Bluetooth Technology: Behind the Scenes
Bluetooth technology connects PCs and mobile devices to peripherals such as wireless headphones, keyboards, mice, and gaming controllers. Bluetooth devices communicate via short-range radio transmissions on the 2.4 GHz frequency range.
The 2.4 GHz frequency range offers numerous channels that Bluetooth devices can take advantage of for communication. Paired devices jump between these channels in lockstep, constantly seeking the least interference and best signal quality. This process, known as frequency hopping, helps Bluetooth devices deliver low-latency, consistent performance.
Using Bluetooth devices for the first time with your mobile device or PC requires an initial configuration process known as pairing, where each device exchanges essential information such as device IDs and security keys. Users often need to input a PIN or keycode on one or both devices to authenticate the pairing process. After the initial process, vital connection information is saved to streamline future pairings.
Currently, Bluetooth technology is offered in two distinct versions, Bluetooth Classic and Bluetooth Low Energy (LE). Bluetooth Low Energy is optimized for burst communications that preserve battery life, while Bluetooth Classic is used for applications that require more-frequent and persistent data transfer.
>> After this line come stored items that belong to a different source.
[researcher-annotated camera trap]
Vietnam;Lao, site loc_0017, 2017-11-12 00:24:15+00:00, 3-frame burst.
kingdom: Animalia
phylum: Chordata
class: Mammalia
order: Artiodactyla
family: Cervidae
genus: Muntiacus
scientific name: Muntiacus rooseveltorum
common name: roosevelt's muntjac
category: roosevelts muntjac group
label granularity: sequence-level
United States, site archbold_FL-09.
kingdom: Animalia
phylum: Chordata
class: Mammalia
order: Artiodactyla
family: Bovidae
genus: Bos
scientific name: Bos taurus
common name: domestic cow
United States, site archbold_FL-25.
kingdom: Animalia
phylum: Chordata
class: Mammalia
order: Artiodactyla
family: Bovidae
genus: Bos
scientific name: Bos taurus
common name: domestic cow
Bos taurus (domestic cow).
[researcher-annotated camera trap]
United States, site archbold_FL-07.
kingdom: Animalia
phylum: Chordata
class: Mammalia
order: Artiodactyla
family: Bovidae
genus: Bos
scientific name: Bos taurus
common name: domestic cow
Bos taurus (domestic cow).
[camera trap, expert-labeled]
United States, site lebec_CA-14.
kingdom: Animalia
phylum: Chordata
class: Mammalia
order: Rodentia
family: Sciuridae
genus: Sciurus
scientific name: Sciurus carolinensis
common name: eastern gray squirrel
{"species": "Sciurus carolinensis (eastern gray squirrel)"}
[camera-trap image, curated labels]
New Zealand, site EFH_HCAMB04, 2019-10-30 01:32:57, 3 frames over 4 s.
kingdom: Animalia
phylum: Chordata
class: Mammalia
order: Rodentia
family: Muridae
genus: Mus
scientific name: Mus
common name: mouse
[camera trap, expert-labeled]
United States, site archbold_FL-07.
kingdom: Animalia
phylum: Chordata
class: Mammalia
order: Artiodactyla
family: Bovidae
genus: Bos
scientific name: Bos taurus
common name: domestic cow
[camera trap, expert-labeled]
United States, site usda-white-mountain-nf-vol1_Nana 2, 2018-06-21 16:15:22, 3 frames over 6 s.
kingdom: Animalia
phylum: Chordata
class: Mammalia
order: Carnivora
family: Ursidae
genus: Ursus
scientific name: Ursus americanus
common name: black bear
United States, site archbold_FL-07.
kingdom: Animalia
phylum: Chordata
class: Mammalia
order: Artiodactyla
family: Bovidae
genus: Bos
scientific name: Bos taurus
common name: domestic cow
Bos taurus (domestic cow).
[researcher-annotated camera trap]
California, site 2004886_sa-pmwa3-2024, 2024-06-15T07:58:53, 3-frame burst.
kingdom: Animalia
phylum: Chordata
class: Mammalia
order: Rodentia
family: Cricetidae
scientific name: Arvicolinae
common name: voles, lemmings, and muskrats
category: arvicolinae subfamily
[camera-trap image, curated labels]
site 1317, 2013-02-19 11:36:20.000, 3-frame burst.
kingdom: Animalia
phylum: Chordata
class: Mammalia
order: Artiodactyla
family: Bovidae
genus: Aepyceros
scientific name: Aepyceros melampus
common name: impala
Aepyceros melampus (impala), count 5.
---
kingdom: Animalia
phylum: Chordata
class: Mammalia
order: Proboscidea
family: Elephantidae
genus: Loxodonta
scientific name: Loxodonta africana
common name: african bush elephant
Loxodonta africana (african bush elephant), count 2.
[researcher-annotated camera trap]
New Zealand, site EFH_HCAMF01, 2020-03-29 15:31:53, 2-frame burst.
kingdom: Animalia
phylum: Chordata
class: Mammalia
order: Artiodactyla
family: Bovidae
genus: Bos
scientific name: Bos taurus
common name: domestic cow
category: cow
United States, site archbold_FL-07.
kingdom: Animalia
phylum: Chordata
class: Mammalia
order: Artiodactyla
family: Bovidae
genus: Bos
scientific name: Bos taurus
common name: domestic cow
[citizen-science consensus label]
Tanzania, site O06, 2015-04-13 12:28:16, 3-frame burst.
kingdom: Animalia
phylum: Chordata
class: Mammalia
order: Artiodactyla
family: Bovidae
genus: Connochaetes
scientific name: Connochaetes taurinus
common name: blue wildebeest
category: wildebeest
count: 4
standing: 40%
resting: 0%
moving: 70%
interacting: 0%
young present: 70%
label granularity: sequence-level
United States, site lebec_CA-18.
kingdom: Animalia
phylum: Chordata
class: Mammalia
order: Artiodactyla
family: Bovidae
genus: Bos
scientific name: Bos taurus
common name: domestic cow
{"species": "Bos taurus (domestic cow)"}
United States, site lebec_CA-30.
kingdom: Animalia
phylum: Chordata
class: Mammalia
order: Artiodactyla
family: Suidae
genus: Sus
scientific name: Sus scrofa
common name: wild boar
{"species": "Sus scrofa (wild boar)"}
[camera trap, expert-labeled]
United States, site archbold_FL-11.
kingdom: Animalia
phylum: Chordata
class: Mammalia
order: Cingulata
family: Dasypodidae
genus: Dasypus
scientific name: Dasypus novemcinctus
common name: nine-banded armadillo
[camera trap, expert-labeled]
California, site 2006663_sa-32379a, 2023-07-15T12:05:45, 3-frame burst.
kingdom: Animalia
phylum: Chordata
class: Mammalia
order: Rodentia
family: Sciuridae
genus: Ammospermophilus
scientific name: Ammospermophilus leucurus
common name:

Bluetooth Classic has up to 79 2.4 GHz channels at its disposal, while Bluetooth Low Energy has up to 40 channels to hop between.
Bluetooth Technology vs. Wi-Fi
Principally, Wi-Fi is used for internet and networking connections between many devices, while Bluetooth technology is used for a variety of use cases on a device-to-device basis. Wi-Fi operates on the 2.4 GHz, 5 GHz, and 6 GHz frequency ranges, while Bluetooth technology only operates on the 2.4 GHz frequency band. Bluetooth technology is intended for low-latency applications dealing with smaller amounts of data, whereas Wi-Fi provides the bandwidth and capacity to move large files more quickly and easily.
While Wi-Fi technologies and supporting infrastructure must constantly manage data transfer between a large number of devices, Bluetooth technology is focused on data transfers from a host to peripheral at shorter distances.
Unlike Wi-Fi, Bluetooth technology does not require supporting infrastructure such as routers or access points to function. Instead, each Bluetooth device connects directly to the host or hosts. Wi-Fi devices operate on a fixed channel as opposed to hopping between channels frequently like Bluetooth devices. Connecting to a Wi-Fi network for the first time doesn’t require a dedicated pairing mode; users can simply enter any required network credentials and log on.
In the past, many PCs did not offer integrated Bluetooth functionality, so most peripherals shipped with a USB dongle for each device. This could often result in users connecting multiple dongles to their PC, leading to a cumbersome experience and annoyance if a dongle was lost or stopped working. Today, Bluetooth capabilities are commonly integrated into PCs via the same network card that supports the device’s Wi-Fi. This helps streamline usage and conserves ports on the user’s PC for wired peripherals.
The Future of Bluetooth Technology
Bluetooth technology continues to evolve. In July 2022, Bluetooth LE Audio brought better audio quality and lower power consumption to Bluetooth applications as well as support for multistream capabilities such as audio sharing and Auracast broadcasting. The introduction of Auracast also represents a major step forward in using Bluetooth technology for assistive listening devices such as hearing aids.
Intel’s Role in Bluetooth Technology
Since 2011, every Intel® Wi-Fi card has come with integrated Bluetooth functionality, eliminating the need for a separate dongle for Bluetooth connectivity. We’ve been involved in Bluetooth technology since its inception and are a founding member of the Bluetooth Special Interest Group (SIG). As part of our involvement with the SIG, Intel works with OEMs and peripheral manufacturers to create detailed Bluetooth implementation specifications. We collaborate with companies throughout our ecosystem to help them leverage these specifications to provide an outstanding end user experience.
We’ve also enabled Intel-based systems to offload essential Bluetooth audio processing capabilities, such as those that would be used to enable wireless headphones, from the CPU to a low-power digital signal processor in the audio subsystem. With this architecture in place, the CPU can enter a deep sleep more often since it’s not required to supply the audio signal to the end user device. This allows the PC to reduce power consumption and extend battery life.
Bluetooth Technology Is a Modern Connectivity Essential
Today, Bluetooth technology is a critical component of our modern, connected lives. The technological capabilities underpinning Bluetooth connectivity allow for simpler and more hassle-free ways to work, play, listen, communicate, and connect.
As Bluetooth technology expands its capabilities, Intel will continue to steward its evolution and empower technologists across the world to create new, amazing Bluetooth experiences through technologies, products, and industry leadership.